1.) Begin in Child's Pose.
2.) Cup your hands and place them as close to your knees as possible, palms facing upwards. Place the crown of your head in your palms, be sure to protect your neck by providing support using the cradle of your arms.
3.) Lift your hips and come up onto your toes, pressing all of your weight into your palms, walk up the mat on your tiptoes until your back is in a straight light pointing up at the sky.
4.) Slowly lift one leg at a time, keeping a bend in the leg and engaging your core. Bring your legs to the height of your mid-point.
5.) Now, keeping your core engaged and your neck and head supported, straighten your legs up to the sky, engaging every muscle through the body. Hold this pose for up to one minute.
6.) To release the pose, simply reverse your steps with control, and come back to Child's Pose.

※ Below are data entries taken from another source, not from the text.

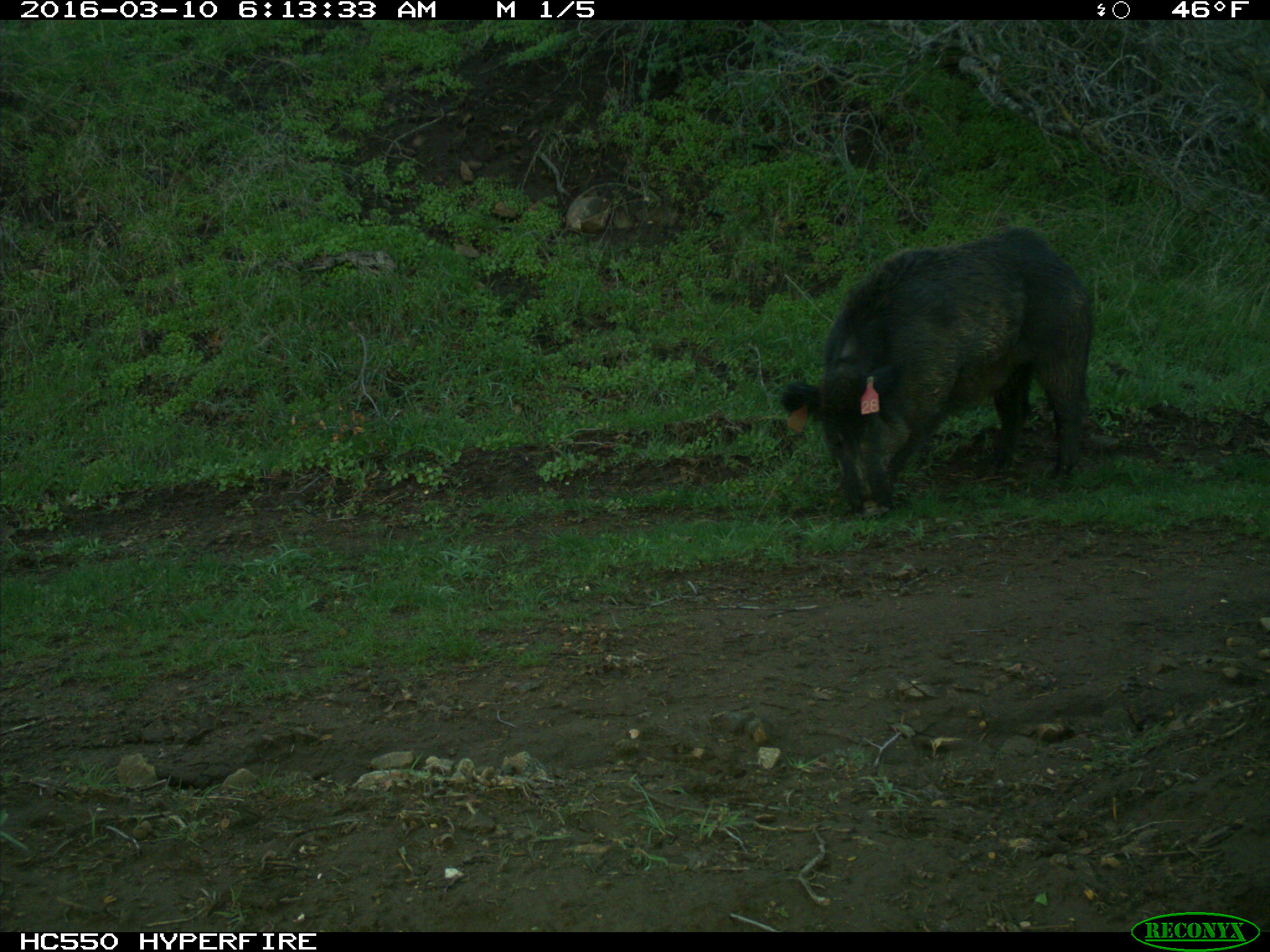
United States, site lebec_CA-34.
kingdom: Animalia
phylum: Chordata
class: Mammalia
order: Artiodactyla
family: Suidae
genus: Sus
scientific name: Sus scrofa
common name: wild boar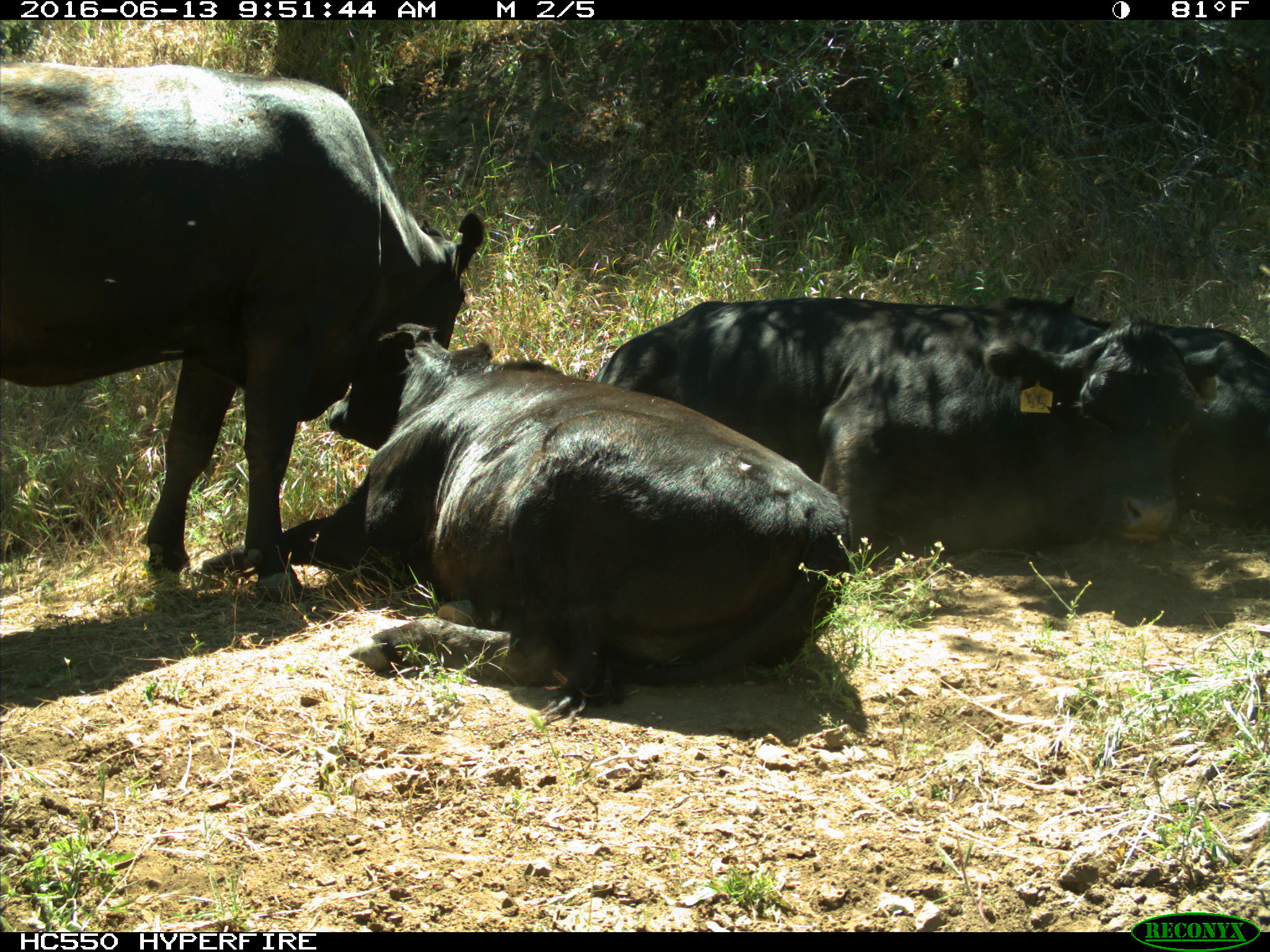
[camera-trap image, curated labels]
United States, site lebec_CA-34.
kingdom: Animalia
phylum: Chordata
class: Mammalia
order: Artiodactyla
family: Bovidae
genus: Bos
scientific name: Bos taurus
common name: domestic cow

Headstand Pose is a true wonder pose for the core, the abs and the back. It actively engages the muscles of the area, strengthening them as nothing else, supporting a proper posture at the same time.
Headstand Pose requires a lot of focus to maintain the balance of the body. It also opens up the Crown Chakra, allowing us to think more clearly.
Being an inversion pose, Headstand Pose exerts a soothing effect on the nervous system. After performing it, one feels relaxed, calm and distressed.
If you would like to open up your hips while practicing Head Stand Pose, slowly start bending your knees to the sides while in the pose until the soles of your feel can meet and flatly touch each other. Such a variation provides a great stretch to the hips and prepares them for more advanced hip openers.
For those who like a challenge and would like to train their abdominal muscles a bit more, start in Headstand Pose and then open your legs at hip level until your stretched legs are parallel to the ground. Keep the feet flexed, with toes pointing to the ground.
When marching your legs up to your trunk while getting into the pose, move one of your legs to the side forming an approximate 45-degree angle with the trunk. Remember to stay on your tiptoes. Move just one leg accordingly to the classic form of the pose and stay in this position to provide a deeper stretch. It is also a good variation for less advanced yoga practitioners.